For additional information on this report, contact Raymond Chu at rchu@aip.acp.org or 301-209-3069.

The second report, “What are Masters Doing?” (AIP Pub. No. R-398.1), surveyed a sample of members of AIP’s Sigma Pi Sigma Undergraduate Honor Society and analyzes employment data on those with undergraduate training in physics who terminated their education with a master’s degree (not necessarily in physics.) Among the report’s findings about such master’s degree recipients are the following:

- Although they work within all sectors of the economy, the largest employer is the private/industrial sector (ranging from large firms to self-employment), followed by government and education.

- Approximately three-fifths received their master’s degree in a field other than physics.

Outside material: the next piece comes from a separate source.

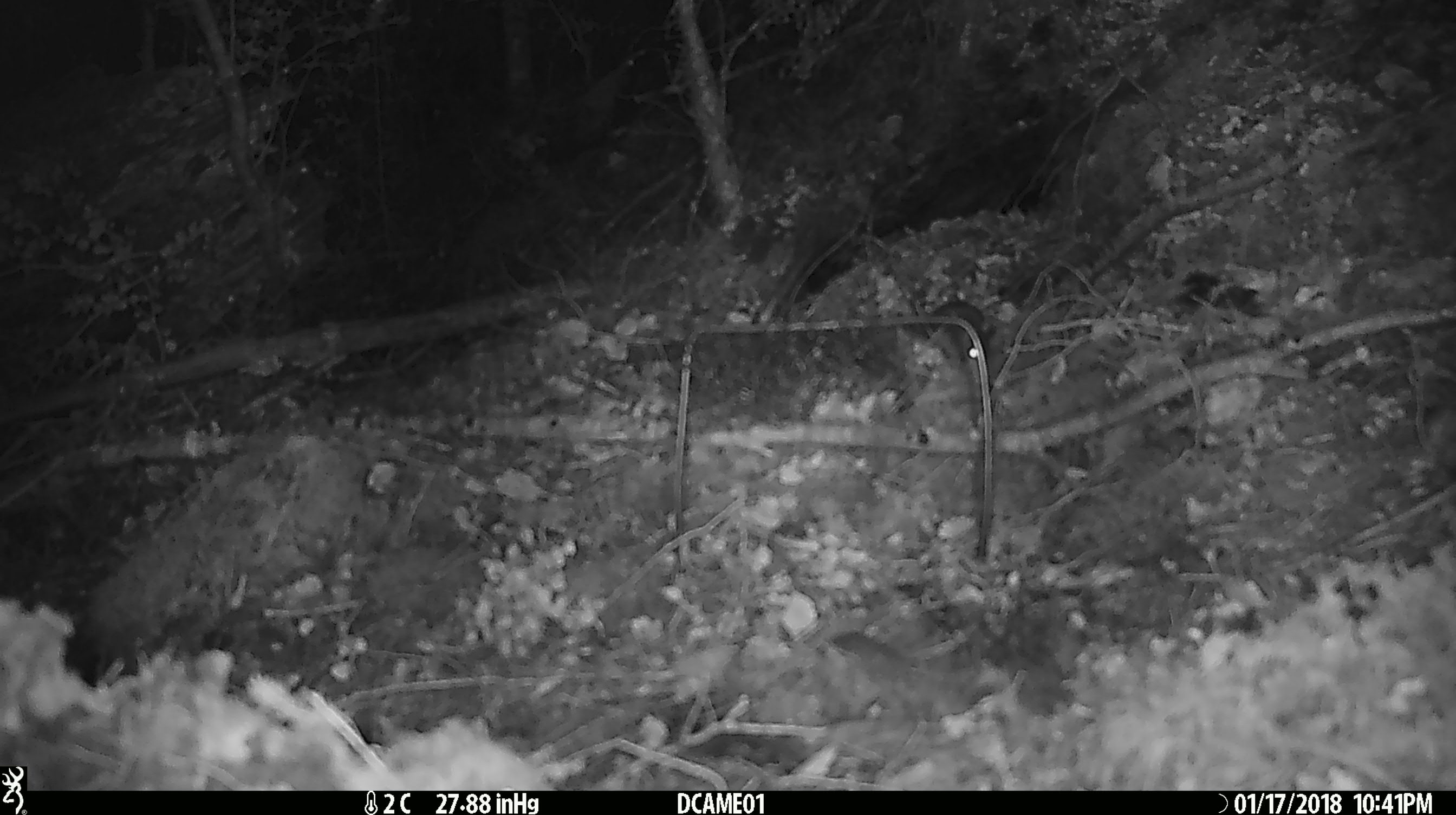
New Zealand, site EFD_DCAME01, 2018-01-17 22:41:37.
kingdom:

After physics, the next most popular fields for a master’s were engineering, administration, computer sciences/mathematics, and education.

- Those with a master’s degree in physics experience a wide range of career options, while those with master’s in engineering, administration, and computer sciences or mathematics find fewer options.

- Substantial majorities agree that their undergraduate education in physics provided a solid background for whatever career they chose, regardless of their employment sector or field of master’s degree.

- Even within specific occupations, recipients of a master’s degree in physics report a wider range of employment opportunities than those with a master’s in other fields.

- Those in both management and engineering praise their physics education and its effect on their careers.

Both reports are available from the Education and Employment Statistics Division, AIP, One Physics Ellipse, College Park, Maryland 20740, 301-209-3070. A single copy of the first report cited is $15; a single copy of the second report is free.